The race to build machines that can synthesize any organic compound is heating up. Below you can find some very interesting snippets from a nature article on "robo-chemists" but you are better off reading the article in full. Note that the synthesis machines discussed are way more complex than ones currently in use or the more advanced chemprinters in development. The machines themselves would certainly be marvels of engineering but the hardest part will lie in the development of their brains, the software that would understand chemistry well enough to predict what'll work and what won't.
http://www.nature.com/news/organic-synthesis-the-robo-chemist-1.15661
Organic chemists typically plan their work on paper, sketching hexagons and carbon chains on page after page as they think through the sequence of reactions they will need to make a given molecule. Then they try to follow that sequence by hand — painstakingly mixing, filtering and distilling, stitching together molecules as if they were embroidering quilts.

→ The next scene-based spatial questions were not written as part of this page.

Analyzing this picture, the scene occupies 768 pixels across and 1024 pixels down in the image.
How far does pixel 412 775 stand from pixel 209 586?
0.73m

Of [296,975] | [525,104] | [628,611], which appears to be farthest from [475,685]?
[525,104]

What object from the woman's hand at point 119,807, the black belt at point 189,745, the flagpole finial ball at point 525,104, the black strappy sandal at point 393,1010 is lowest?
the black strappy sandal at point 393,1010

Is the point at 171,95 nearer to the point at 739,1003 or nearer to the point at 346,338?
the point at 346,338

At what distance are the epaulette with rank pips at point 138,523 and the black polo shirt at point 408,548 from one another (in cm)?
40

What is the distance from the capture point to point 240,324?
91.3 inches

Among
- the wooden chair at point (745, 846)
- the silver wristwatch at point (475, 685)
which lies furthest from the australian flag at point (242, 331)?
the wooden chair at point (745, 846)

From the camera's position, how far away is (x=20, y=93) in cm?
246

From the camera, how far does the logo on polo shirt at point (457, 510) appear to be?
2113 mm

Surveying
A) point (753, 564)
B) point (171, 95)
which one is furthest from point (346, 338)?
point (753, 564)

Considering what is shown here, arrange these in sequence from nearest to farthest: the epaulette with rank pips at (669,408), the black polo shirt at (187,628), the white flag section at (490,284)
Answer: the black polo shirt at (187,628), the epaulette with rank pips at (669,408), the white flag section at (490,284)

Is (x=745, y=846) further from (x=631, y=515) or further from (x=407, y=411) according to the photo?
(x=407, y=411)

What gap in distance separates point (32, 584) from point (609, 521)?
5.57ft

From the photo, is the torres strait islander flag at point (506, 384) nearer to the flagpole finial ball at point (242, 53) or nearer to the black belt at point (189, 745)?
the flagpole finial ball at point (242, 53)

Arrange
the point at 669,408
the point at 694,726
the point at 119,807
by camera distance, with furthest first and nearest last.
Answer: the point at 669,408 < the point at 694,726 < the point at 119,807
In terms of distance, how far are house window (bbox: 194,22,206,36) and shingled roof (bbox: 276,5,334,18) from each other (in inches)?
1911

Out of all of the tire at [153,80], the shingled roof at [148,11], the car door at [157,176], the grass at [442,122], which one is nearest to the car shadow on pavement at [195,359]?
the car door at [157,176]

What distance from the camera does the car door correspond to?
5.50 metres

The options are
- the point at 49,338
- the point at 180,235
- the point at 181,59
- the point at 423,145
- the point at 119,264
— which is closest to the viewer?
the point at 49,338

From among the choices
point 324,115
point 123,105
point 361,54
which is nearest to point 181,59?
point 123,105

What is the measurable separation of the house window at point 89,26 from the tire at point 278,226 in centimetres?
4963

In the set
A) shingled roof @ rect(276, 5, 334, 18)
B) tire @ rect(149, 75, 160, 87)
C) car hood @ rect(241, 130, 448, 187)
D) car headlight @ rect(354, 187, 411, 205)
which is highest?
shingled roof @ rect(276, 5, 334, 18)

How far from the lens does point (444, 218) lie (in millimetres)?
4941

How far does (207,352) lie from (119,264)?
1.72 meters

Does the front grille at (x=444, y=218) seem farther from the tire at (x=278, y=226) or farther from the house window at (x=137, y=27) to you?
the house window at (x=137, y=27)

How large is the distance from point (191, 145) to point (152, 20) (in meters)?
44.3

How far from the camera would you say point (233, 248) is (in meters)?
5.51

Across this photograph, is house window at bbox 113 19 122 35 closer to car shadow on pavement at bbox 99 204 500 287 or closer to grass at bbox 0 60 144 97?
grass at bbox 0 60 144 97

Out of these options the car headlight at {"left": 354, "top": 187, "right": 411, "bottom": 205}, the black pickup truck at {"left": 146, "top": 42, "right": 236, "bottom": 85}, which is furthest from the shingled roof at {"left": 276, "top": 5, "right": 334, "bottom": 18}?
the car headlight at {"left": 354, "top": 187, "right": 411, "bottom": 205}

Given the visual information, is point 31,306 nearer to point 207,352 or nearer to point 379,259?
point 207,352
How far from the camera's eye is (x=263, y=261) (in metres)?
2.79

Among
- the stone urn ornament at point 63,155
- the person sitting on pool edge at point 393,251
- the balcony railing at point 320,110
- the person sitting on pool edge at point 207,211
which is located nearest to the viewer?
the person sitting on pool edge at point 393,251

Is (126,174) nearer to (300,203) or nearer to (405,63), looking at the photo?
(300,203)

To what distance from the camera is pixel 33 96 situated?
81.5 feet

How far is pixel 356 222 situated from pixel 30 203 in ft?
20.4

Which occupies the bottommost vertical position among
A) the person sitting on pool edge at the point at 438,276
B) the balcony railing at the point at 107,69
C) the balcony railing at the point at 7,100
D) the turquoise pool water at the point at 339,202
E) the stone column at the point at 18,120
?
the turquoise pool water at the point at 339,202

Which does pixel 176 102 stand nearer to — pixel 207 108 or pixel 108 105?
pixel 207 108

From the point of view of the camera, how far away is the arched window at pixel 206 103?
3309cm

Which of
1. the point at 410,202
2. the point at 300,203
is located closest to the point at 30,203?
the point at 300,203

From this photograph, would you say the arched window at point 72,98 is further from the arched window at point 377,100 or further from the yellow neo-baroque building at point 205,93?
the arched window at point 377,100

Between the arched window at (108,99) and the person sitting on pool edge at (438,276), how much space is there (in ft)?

But a growing band of chemists is now trying to free the field from its artisanal roots by creating a device with the ability to fabricate any organic molecule automatically. “I would consider it entirely feasible to build a synthesis machine which could make any one of a billion defined small molecules on demand,” declares Richard Whitby, a chemist at the University of Southampton, UK.
A British project called Dial-a-Molecule is laying the groundwork. Led by Whitby, the £700,000 (US$1.2-million) project began in 2010 and currently runs until May 2015. So far, it has mostly focused on working out what components the machine would need, and building a collaboration of more than 450 researchers and 60 companies to help work on the idea.
Some reckon it would take decades to develop an automated chemist as adept as a human — but a less capable, although still useful, device could be a lot closer. “With adequate funding, five years and we're done,” says Bartosz Grzybowski, a chemist at Northwestern University in Evanston, Illinois, who has ambitious plans for a synthesis machine of his own.
Grzybowski has spent the past decade building a system called Chematica and designed it to take a holistic view of synthesis: it not only hunts for the best reaction to use at each step, but also considers the efficiency of every possible synthetic route as a whole. This means that a poor yield in one step can be counterbalanced by a succession of high-yielding reactions elsewhere in the sequence. “In 5 seconds we can screen 2 billion possible synthetic routes,” says Grzybowski.
When Grzybowski first unveiled the network behind Chematica in 2005 (ref. 3), “people said it was bullshit”, he laughs. But that changed in 2012, when he and his team published a trio of landmark papers showing Chematica in action. For example, the program discovered a slew of 'one pot' syntheses in which reagents could be thrown into a vessel one after the other, without all the troublesome separation and purification of products after each step. Chematica can also look up information about the cost of starting materials and estimate the labour involved in each reaction, allowing it to predict the cheapest route to a particular molecule. When Grzybowski's lab tested 51 cut-price syntheses suggested by Chematica5, it collectively trimmed costs by more than 45%.
As long as programmes like Chematica rely on databases of published studies, says Whitby, they will struggle to design reliable synthetic routes to unknown compounds. To build a synthesis machine, “we need to be able to predict when a reaction is going to work — but more importantly we need to be able to predict when it's going to fail”.
Unfortunately, those failures are rarely recorded in the literature. “We only publish the successes, a cleaned-up version of what happens in the lab,” says Whitby. “We also lose a lot of information: what really was the temperature, what was the stirring speed, how much solvent did you use?” One solution is to record those successes and failures using electronic laboratory notebooks (ELNs), computer systems for logging raw experimental data that are widely used in industry but still rare in academia. “A lot of people ask, 'Who reads all these data?' The point is that machines use them — they can search the data,” explains Mat Todd, a chemist at the University of Sydney in Australia.
“If we really did know the history of every chemical reaction that had ever been done, we'd have amazing predictive capabilities,” says Todd. Many of those dreaming of a synthesis machine agree that widespread data harvesting will require a huge cultural shift. “That's absolutely the biggest barrier,”. “In chemistry, we don't have that culture of sharing, and I think it's got to change.”